Stored data entries:
================================

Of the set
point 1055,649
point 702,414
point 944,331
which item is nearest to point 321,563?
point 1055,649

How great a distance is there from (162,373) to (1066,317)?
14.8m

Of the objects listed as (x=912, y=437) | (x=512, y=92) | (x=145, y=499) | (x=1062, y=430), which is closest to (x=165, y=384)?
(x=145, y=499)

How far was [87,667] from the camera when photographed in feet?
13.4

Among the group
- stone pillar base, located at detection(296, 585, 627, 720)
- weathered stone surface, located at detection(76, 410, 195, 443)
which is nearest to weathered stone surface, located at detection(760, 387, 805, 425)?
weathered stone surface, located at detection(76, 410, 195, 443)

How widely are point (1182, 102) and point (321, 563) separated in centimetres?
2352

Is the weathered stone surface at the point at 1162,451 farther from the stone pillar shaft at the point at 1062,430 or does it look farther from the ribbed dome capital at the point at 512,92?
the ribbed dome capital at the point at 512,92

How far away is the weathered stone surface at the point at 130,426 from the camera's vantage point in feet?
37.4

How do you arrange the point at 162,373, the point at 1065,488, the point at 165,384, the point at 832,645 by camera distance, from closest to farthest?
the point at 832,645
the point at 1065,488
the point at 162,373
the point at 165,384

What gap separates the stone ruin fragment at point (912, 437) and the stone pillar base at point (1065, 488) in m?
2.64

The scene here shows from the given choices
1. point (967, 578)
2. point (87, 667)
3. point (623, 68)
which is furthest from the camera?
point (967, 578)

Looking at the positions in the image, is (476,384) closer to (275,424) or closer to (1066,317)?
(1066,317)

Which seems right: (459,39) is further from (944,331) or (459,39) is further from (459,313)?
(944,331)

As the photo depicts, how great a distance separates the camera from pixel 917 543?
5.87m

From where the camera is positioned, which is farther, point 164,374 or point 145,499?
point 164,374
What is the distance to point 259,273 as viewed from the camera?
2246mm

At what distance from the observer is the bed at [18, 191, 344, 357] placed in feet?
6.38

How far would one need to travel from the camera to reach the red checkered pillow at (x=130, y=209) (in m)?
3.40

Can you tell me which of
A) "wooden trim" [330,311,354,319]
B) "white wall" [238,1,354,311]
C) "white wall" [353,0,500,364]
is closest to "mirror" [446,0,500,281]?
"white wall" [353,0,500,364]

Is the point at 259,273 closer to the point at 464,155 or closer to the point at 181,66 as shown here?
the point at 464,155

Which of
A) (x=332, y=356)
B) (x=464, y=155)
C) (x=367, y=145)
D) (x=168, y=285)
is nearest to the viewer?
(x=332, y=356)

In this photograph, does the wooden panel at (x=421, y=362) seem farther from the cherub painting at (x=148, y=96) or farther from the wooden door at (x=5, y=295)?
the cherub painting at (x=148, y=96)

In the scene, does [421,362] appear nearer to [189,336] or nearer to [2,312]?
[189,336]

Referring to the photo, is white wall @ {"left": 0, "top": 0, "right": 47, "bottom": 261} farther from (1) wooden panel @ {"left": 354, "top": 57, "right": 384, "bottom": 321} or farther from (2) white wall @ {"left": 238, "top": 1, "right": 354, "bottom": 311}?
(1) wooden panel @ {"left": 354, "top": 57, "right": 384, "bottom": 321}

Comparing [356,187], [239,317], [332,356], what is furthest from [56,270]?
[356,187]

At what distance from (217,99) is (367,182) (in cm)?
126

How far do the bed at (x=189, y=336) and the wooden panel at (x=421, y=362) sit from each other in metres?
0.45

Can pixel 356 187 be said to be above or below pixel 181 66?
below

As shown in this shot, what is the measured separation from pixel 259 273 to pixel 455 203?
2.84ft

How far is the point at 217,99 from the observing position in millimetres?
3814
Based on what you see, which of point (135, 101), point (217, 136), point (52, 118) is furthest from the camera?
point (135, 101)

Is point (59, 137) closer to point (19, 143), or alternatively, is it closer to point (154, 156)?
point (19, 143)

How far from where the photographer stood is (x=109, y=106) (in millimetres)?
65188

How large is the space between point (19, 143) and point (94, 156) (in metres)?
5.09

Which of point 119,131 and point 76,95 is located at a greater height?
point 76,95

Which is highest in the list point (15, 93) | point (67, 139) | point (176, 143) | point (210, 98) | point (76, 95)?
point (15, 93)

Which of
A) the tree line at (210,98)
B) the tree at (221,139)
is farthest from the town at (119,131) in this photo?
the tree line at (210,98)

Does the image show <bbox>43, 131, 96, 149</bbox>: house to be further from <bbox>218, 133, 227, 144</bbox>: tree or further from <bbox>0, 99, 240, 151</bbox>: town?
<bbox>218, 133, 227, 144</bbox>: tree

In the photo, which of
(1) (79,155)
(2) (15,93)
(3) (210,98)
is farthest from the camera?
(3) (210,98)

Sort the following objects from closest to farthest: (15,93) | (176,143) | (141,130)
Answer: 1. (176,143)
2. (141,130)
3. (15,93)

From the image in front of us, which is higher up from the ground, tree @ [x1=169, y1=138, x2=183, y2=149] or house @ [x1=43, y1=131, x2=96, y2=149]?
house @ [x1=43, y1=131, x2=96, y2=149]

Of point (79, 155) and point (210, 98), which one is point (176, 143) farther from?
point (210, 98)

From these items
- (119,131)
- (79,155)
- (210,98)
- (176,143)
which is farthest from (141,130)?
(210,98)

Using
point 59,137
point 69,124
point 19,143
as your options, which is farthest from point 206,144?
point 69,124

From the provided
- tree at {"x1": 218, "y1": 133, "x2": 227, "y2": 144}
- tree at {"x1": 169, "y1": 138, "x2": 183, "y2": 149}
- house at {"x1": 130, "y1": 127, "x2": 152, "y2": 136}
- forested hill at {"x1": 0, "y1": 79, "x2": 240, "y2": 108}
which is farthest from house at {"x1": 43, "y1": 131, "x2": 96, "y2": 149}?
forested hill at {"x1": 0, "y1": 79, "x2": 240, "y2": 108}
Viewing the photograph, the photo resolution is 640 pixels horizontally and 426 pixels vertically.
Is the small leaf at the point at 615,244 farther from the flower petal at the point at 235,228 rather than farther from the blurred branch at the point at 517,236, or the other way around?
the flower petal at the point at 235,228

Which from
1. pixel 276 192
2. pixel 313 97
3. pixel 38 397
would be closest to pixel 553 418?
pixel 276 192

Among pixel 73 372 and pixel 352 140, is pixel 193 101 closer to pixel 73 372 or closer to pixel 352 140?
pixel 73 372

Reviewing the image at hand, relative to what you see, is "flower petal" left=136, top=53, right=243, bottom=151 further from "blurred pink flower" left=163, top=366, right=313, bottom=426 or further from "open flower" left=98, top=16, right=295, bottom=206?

================================

● **Written request**:
Reproduce exactly the line containing "From the provided" and every line after it through the end of the records above, and nothing else.

● **Full solution**:
From the provided
- tree at {"x1": 218, "y1": 133, "x2": 227, "y2": 144}
- tree at {"x1": 169, "y1": 138, "x2": 183, "y2": 149}
- house at {"x1": 130, "y1": 127, "x2": 152, "y2": 136}
- forested hill at {"x1": 0, "y1": 79, "x2": 240, "y2": 108}
which is farthest from house at {"x1": 43, "y1": 131, "x2": 96, "y2": 149}?
forested hill at {"x1": 0, "y1": 79, "x2": 240, "y2": 108}
Viewing the photograph, the photo resolution is 640 pixels horizontally and 426 pixels vertically.
Is the small leaf at the point at 615,244 farther from the flower petal at the point at 235,228 rather than farther from the blurred branch at the point at 517,236, or the other way around?
the flower petal at the point at 235,228

Which from
1. pixel 276 192
2. pixel 313 97
3. pixel 38 397
would be closest to pixel 553 418?
pixel 276 192

Among pixel 73 372 and pixel 352 140, is pixel 193 101 closer to pixel 73 372 or closer to pixel 352 140?
pixel 73 372

Reviewing the image at hand, relative to what you see, is "flower petal" left=136, top=53, right=243, bottom=151 further from "blurred pink flower" left=163, top=366, right=313, bottom=426 or further from "open flower" left=98, top=16, right=295, bottom=206?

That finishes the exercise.